Excerpt provided:
——————
In Homegrown, cultural critics bell hooks and Amalia Mesa-Bains reflect on the innate solidarity between Black and Latino culture. Riffing on everything from home and family to multiculturalism and the mass media, hooks and Mesa-Bains invite readers to re-examine and confront the polarizing mainstream discourse about Black-Latino relationships that is too often negative in its emphasis on political splits between people of color. A work of activism through dialogue, Homegrown is a declaration of solidarity that rings true even ten years after its first publication.
This new edition includes a new afterword, in which Mesa-Bains reflects on the changes, conflicts, and criticisms of the last decade.
——————
To do:
(a) From the Homegrown description, extract the passage from "In Homegrown, cultural" up to and including "its first publication.".
(b) According to the Homegrown description, what does Mesa-Bains reflect on in the new afterword? List each item.

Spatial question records
——————
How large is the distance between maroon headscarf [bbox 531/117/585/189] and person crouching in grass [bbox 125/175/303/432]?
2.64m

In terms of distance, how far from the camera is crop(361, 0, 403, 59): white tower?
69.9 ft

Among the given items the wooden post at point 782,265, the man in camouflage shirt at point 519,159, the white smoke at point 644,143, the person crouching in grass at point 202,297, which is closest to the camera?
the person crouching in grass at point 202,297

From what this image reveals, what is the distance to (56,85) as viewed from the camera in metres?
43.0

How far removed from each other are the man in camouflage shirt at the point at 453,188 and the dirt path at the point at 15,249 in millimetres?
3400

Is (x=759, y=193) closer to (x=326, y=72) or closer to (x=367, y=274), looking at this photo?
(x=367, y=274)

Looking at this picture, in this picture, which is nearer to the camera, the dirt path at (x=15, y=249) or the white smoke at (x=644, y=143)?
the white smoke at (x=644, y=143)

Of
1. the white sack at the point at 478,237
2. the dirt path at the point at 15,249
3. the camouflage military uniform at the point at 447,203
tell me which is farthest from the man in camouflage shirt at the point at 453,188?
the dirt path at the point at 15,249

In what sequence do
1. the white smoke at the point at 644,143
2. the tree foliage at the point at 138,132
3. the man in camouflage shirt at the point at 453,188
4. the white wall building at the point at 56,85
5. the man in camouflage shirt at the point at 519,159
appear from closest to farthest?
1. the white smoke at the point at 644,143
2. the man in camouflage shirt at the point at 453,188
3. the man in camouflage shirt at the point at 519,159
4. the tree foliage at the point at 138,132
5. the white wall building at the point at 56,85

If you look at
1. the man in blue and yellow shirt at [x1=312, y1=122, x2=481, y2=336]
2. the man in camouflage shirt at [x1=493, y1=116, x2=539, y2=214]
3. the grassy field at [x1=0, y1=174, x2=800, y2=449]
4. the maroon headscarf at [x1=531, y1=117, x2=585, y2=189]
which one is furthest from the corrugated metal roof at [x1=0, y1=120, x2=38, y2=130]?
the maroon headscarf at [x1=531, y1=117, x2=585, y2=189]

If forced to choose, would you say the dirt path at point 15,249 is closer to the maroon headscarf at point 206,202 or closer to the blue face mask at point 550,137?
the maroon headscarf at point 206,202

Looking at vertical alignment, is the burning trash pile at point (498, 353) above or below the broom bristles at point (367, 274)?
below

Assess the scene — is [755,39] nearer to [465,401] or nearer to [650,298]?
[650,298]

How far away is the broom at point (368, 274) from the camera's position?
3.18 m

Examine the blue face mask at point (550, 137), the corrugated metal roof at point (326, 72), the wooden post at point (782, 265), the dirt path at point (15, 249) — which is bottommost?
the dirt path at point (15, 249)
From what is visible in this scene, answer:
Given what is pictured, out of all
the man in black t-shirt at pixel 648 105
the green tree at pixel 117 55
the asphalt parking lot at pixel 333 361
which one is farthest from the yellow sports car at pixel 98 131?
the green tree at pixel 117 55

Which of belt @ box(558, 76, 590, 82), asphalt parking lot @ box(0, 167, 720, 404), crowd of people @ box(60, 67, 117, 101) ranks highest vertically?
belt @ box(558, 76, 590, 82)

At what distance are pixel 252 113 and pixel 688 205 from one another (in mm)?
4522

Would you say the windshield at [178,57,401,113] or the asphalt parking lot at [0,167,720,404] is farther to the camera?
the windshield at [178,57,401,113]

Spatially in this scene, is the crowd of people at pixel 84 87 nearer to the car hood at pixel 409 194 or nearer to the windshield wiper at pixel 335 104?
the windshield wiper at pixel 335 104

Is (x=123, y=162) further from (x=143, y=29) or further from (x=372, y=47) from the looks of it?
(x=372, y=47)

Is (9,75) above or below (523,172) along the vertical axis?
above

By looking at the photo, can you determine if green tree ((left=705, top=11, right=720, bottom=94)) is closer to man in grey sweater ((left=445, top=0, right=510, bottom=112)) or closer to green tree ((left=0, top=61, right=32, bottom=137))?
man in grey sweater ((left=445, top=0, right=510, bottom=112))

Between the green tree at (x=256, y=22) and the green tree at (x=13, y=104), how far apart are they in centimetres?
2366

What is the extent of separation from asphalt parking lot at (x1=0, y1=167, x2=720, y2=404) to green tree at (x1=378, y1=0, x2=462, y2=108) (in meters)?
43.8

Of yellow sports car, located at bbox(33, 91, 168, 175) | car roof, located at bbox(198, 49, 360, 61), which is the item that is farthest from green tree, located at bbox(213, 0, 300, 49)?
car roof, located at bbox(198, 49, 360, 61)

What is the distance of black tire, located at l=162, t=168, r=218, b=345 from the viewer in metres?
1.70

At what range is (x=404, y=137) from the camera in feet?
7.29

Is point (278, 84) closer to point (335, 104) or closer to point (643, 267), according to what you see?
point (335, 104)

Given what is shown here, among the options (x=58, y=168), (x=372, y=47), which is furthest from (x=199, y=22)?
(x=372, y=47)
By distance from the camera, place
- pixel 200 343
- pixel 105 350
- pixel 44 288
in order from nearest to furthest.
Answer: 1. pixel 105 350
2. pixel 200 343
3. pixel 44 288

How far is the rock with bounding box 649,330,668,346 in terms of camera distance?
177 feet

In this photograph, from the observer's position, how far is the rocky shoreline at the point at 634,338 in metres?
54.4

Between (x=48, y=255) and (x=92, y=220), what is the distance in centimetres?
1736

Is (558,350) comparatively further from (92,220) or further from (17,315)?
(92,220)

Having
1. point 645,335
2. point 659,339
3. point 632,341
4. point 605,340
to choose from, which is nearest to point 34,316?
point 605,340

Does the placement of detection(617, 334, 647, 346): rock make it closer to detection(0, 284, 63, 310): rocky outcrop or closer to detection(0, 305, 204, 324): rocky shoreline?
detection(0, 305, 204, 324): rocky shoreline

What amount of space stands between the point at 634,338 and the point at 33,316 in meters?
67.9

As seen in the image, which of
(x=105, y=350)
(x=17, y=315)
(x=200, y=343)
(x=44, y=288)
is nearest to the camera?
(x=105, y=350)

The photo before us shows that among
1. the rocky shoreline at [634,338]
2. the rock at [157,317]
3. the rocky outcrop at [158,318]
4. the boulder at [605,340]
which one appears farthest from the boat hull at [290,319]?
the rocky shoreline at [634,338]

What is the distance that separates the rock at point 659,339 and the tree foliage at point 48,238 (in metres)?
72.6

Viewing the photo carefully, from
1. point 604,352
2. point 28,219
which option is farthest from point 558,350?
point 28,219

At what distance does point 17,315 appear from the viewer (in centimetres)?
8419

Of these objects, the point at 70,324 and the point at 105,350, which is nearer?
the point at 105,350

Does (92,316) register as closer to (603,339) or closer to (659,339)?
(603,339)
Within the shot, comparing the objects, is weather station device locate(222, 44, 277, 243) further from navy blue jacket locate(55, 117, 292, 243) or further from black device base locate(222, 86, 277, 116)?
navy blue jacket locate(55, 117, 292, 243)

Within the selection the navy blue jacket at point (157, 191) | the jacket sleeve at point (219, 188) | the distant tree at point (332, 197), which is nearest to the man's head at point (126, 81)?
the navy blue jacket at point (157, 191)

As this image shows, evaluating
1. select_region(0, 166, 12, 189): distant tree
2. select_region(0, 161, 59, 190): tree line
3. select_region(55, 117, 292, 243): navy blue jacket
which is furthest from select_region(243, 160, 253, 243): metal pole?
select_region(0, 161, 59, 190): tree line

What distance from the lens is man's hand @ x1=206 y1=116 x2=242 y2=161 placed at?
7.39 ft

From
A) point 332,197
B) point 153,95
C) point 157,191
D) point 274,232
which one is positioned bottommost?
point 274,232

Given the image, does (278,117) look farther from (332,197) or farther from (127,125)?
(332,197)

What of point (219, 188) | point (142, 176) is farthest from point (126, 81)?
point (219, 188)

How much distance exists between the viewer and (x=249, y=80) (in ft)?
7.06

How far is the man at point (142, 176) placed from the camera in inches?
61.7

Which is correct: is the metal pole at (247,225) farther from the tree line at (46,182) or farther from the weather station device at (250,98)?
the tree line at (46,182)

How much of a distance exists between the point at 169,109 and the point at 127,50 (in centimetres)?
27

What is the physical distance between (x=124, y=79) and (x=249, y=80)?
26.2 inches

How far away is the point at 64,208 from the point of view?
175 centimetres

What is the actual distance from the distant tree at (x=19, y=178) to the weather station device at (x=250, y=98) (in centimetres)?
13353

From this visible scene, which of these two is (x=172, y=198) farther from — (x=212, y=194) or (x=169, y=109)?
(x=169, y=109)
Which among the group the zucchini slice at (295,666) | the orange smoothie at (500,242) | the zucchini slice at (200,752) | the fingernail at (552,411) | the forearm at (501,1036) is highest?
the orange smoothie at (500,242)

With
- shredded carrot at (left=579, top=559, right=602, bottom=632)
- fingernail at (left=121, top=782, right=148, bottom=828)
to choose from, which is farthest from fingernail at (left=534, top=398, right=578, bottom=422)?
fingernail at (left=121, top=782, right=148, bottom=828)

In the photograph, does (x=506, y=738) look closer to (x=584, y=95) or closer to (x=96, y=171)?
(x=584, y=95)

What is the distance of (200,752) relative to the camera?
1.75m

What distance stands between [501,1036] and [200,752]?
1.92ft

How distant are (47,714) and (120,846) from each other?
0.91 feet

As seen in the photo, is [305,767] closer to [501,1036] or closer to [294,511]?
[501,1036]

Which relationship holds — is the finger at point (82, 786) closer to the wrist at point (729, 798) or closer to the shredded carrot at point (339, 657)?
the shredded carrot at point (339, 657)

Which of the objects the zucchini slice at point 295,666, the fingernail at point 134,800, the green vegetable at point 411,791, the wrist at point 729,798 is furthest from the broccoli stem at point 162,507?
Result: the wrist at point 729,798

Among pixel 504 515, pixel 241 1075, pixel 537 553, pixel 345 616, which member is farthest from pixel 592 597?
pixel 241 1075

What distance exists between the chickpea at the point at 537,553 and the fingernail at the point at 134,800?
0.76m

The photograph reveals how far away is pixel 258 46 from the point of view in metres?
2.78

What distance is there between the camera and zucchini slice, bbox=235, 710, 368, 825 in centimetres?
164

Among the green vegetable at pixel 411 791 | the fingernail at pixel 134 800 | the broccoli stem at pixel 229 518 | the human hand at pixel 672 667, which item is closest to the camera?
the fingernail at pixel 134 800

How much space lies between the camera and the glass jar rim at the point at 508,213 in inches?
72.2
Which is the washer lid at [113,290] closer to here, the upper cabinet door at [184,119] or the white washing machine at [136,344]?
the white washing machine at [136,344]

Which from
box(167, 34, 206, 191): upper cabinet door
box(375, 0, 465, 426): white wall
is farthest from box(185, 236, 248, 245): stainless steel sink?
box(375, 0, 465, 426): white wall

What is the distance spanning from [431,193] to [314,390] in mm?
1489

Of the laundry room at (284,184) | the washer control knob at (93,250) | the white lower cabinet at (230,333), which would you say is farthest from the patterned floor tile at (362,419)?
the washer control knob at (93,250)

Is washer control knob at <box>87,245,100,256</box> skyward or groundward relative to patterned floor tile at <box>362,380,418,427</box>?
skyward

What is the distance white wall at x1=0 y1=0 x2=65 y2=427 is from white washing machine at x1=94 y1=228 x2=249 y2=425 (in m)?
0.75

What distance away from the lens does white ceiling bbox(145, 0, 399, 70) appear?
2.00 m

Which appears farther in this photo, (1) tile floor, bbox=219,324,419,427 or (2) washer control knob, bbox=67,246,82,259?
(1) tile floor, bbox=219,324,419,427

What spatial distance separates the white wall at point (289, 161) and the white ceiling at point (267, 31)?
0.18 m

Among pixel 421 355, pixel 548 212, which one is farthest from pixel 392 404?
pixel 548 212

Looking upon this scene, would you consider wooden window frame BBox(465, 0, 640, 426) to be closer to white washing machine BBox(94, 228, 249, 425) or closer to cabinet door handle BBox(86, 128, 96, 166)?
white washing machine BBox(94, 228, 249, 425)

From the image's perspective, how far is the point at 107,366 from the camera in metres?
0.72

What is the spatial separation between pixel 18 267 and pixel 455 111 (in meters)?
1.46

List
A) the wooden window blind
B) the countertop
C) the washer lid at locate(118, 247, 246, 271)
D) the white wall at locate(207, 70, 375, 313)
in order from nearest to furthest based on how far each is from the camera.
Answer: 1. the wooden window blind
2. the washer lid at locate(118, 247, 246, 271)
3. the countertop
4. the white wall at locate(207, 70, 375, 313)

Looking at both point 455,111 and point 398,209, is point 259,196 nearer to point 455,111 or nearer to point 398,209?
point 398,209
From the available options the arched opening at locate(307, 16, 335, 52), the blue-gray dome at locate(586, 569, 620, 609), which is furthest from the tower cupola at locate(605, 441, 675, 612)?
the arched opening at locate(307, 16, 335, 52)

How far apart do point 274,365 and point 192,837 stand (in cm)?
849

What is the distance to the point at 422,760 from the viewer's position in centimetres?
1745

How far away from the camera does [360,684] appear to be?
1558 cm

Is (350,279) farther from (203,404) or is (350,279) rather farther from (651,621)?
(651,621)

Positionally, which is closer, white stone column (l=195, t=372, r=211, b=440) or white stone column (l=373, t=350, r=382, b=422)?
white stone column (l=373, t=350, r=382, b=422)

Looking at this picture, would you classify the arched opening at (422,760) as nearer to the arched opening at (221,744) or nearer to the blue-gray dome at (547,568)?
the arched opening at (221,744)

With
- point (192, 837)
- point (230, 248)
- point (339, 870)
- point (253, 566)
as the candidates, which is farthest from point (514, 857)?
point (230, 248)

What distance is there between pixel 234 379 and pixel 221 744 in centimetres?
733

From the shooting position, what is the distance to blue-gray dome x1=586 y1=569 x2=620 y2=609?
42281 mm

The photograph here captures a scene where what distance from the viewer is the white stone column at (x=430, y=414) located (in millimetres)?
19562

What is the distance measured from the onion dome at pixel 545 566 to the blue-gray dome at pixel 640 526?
——————
Expected responses:
(a)
In Homegrown, cultural critics bell hooks and Amalia Mesa-Bains reflect on the innate solidarity between Black and Latino culture. Riffing on everything from home and family to multiculturalism and the mass media, hooks and Mesa-Bains invite readers to re-examine and confront the polarizing mainstream discourse about Black-Latino relationships that is too often negative in its emphasis on political splits between people of color. A work of activism through dialogue, Homegrown is a declaration of solidarity that rings true even ten years after its first publication.

(b)
- changes
- conflicts
- criticisms